Priority order for what stays in memory:
- User preferences and corrections (highest — prevents repeated steering)
- Environment facts and project conventions
- Tool quirks and workarounds
- Lessons learned (lowest — can often be rediscovered)
Memory Nudge
Every N turns (default: 10), the agent receives a nudge prompting it to review and update its memory. This is a lightweight prompt injected into the conversation — not a separate API call. The agent can choose to update memory or skip if nothing has changed.
Privacy and Data Locality
Built-in memory is fully local. MEMORY.md and USER.md are plain text files in ~/.hermes/memories/. No network calls are made in the memory read/write path. The memory tool scans entries for prompt injection and exfiltration patterns before accepting them.

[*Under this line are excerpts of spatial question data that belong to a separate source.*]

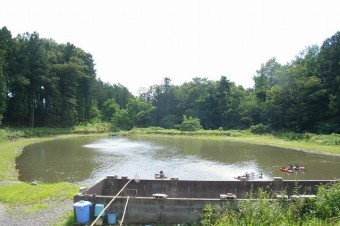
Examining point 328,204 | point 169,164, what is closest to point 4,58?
point 169,164

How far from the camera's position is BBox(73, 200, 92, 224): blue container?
11625mm

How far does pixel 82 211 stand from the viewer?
1166 cm

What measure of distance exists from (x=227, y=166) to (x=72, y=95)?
49.9m

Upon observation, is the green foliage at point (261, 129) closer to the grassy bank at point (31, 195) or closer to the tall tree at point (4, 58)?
the tall tree at point (4, 58)

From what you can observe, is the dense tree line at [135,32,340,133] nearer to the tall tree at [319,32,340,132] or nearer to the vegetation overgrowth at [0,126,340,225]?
the tall tree at [319,32,340,132]

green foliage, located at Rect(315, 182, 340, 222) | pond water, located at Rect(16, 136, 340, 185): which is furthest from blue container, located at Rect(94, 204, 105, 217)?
pond water, located at Rect(16, 136, 340, 185)

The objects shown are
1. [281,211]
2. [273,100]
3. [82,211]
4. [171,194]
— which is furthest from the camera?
[273,100]

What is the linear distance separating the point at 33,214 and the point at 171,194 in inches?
223

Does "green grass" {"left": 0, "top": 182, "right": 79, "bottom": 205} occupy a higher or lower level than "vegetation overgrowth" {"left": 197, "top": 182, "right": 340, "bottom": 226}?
lower

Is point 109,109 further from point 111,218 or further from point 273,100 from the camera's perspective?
point 111,218

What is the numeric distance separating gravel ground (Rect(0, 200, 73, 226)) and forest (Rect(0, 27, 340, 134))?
36682 mm

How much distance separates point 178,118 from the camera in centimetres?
9069

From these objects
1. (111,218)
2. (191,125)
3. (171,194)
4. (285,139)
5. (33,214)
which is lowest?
(33,214)

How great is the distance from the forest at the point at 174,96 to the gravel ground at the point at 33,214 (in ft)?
120
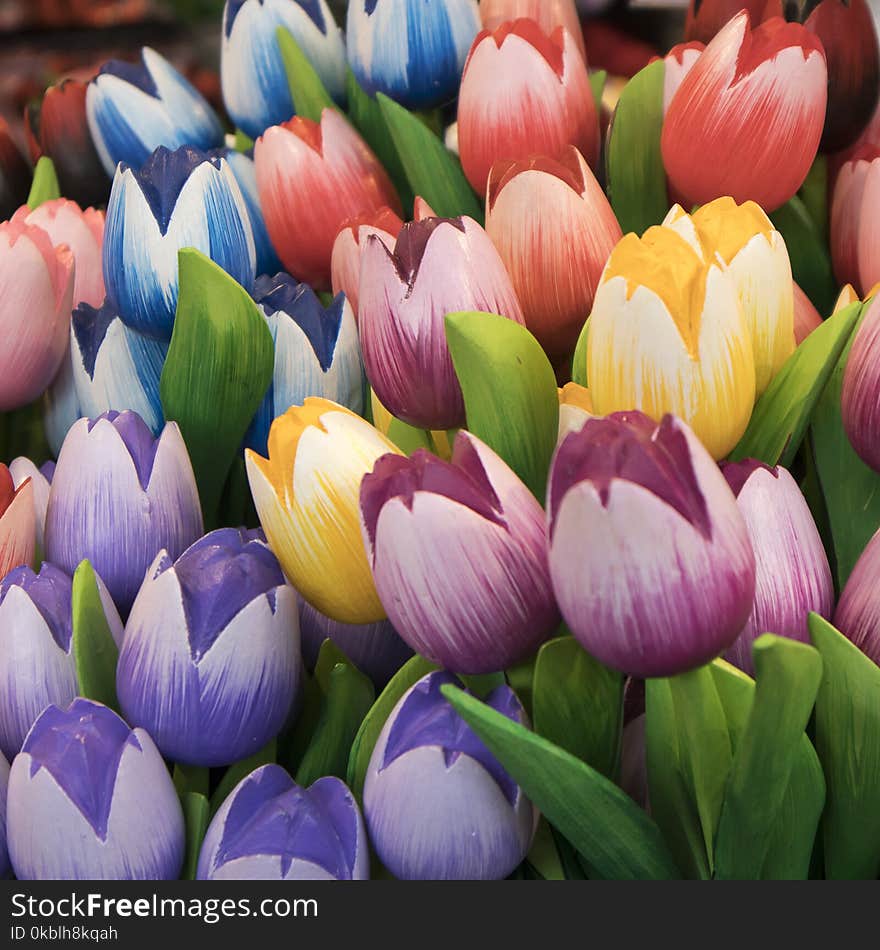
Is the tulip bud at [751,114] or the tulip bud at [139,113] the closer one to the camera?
the tulip bud at [751,114]

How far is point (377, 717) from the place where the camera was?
43 centimetres

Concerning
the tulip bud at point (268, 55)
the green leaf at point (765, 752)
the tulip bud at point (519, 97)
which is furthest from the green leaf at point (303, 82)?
the green leaf at point (765, 752)

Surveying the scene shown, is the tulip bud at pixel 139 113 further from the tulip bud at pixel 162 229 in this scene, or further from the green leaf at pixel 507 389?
the green leaf at pixel 507 389

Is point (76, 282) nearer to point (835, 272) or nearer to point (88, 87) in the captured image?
point (88, 87)

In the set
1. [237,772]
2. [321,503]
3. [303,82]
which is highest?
[303,82]

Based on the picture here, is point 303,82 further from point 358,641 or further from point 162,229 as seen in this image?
point 358,641

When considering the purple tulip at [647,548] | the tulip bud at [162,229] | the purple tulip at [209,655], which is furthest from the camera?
the tulip bud at [162,229]

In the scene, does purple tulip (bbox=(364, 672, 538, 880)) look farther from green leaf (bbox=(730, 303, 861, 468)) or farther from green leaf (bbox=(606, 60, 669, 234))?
green leaf (bbox=(606, 60, 669, 234))

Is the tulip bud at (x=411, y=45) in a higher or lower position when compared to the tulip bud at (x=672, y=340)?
higher

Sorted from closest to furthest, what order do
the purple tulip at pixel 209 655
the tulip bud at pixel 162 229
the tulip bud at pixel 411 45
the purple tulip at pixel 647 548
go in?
the purple tulip at pixel 647 548
the purple tulip at pixel 209 655
the tulip bud at pixel 162 229
the tulip bud at pixel 411 45

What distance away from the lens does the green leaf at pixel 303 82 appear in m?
0.67

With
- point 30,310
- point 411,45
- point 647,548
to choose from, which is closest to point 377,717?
point 647,548

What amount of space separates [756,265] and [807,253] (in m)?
0.19

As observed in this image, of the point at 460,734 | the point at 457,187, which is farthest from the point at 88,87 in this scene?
the point at 460,734
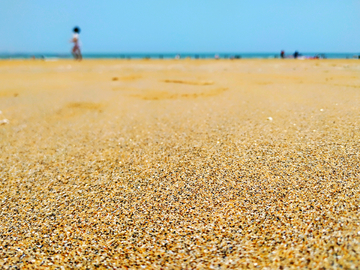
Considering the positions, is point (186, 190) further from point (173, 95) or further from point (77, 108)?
point (173, 95)

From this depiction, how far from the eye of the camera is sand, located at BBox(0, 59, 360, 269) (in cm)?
134

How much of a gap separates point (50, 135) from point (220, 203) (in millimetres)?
2405

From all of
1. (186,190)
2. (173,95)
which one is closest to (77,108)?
(173,95)

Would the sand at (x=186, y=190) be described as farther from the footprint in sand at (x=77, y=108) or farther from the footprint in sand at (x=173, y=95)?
the footprint in sand at (x=173, y=95)

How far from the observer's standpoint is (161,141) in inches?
112

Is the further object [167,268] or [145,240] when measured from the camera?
[145,240]

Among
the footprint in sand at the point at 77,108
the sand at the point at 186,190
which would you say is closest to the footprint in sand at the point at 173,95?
the footprint in sand at the point at 77,108

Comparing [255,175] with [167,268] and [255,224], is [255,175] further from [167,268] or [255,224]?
[167,268]

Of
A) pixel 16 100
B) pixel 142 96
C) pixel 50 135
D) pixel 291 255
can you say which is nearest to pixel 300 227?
pixel 291 255

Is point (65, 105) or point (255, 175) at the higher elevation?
point (65, 105)

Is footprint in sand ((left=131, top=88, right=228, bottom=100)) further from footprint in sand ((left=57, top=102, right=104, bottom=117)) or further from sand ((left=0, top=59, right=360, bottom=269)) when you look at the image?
sand ((left=0, top=59, right=360, bottom=269))

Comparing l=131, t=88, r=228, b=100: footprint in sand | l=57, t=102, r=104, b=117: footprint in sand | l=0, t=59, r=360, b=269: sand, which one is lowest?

Session search is local. The SQLite database (~/.hermes/state.db) stays on disk. FTS5 search is a local operation. However, the summarization step uses Gemini Flash (via the auxiliary LLM client) — conversation snippets are sent to Google's API for summarization. If this is a concern, session_search can be disabled.
External providers may send data off-machine. Cloud providers (Honcho, Mem0, RetainDB, Supermemory) send data to their respective APIs. Self-hosted providers (OpenViking, Hindsight local mode, Holographic, ByteRover local mode) keep everything on your machine. Check the provider's documentation for specifics.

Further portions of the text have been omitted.